Kusaka K, Itoh T, Kawaura K, Moriya J, Yamakawa J, Takahashi T, Oguchi M, Tonami H, Yamamoto I, Kanda T
Department of General Medicine, Kanazawa Medical University, Ishikawa, Japan.
J Int Med Res. 2006 Jul-Aug;34(4):437-40. doi: 10.1177/147323000603400415.
We present a case of advanced oesophageal cancer with cardiac invasion in an 84-year-old male presenting with dysphagia and general malaise. Histological analysis of an endoscopic biopsy specimen revealed a poorly differentiated squamous cell carcinoma.

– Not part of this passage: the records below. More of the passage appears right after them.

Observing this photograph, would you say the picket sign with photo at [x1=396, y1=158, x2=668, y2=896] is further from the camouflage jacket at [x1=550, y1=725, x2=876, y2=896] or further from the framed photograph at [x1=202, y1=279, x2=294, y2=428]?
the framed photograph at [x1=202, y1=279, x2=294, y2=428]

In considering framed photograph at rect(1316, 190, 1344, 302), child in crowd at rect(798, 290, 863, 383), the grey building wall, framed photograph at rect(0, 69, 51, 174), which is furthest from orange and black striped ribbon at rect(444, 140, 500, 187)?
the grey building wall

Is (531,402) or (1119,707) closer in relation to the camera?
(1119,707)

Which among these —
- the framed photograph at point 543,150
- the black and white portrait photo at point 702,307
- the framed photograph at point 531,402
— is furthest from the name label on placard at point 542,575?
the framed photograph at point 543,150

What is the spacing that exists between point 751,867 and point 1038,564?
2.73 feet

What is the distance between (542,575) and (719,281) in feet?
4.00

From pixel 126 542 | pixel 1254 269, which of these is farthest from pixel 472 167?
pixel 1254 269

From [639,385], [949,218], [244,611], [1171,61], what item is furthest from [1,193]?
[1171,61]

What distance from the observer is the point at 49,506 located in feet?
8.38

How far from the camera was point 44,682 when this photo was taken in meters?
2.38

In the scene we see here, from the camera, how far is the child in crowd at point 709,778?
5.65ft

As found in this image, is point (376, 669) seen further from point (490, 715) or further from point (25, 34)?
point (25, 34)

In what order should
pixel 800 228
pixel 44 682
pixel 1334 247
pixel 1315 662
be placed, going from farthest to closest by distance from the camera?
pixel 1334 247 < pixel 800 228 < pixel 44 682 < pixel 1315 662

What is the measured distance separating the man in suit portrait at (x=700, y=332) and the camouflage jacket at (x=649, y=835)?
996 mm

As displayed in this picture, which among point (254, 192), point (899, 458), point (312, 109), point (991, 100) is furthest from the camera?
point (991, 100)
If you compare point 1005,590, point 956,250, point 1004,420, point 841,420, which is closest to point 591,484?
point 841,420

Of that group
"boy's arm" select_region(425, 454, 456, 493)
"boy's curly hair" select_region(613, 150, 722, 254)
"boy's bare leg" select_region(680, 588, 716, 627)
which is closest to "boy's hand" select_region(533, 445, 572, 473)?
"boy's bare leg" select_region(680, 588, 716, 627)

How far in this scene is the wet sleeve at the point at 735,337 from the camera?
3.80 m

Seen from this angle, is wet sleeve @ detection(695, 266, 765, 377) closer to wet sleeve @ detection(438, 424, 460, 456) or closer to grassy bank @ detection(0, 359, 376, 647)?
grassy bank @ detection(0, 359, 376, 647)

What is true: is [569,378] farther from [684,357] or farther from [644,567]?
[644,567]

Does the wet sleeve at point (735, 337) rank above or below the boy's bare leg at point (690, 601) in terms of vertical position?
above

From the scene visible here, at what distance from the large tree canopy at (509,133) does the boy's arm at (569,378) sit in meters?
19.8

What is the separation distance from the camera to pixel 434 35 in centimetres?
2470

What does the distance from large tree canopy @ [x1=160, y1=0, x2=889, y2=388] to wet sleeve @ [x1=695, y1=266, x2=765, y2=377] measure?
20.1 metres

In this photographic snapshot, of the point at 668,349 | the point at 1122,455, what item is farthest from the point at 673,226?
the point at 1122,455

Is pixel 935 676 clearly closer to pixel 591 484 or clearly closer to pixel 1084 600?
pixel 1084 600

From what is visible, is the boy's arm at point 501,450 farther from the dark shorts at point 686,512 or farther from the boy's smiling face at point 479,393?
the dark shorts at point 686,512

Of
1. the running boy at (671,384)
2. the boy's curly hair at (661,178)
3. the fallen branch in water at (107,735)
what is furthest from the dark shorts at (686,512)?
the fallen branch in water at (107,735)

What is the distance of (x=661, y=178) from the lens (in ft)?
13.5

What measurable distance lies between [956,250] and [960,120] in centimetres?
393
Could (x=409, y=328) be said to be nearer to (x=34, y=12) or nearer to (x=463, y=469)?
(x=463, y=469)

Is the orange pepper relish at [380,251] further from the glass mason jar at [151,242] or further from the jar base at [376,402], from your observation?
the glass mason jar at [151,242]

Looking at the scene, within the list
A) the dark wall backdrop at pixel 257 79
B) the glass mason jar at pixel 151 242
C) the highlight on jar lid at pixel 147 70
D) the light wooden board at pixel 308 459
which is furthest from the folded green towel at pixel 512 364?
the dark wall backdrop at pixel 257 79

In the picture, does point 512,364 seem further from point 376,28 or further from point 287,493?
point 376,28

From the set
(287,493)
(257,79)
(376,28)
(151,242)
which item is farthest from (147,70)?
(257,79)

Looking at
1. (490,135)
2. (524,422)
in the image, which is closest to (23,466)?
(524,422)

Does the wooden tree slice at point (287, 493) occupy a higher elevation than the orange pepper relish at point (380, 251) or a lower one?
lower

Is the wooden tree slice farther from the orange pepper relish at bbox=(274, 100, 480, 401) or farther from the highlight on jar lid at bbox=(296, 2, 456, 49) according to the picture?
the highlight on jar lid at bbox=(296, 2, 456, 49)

Computed tomography indicated a thickened oesophageal wall that was compressing the left atrium, suggesting invasion of the heart, and oesophagography revealed a polypoid lesion 9 cm in length. No distant metastases were seen on computed tomography. The patient was given chemotherapy with 10 mg/m2 cisplatin on days 1 and 4 every week for 5 weeks and concurrent radiotherapy at a dose of 2 Gy five times per week (total dose 52 Gy). After 4 weeks, the mass was no longer visible on oesophagography or endoscopic examination. The patient was free of recurrence and metastases for 4.5 years. In conclusion, chemoradiotherapy may be curative in elderly patients with unresectable oesophageal carcinoma.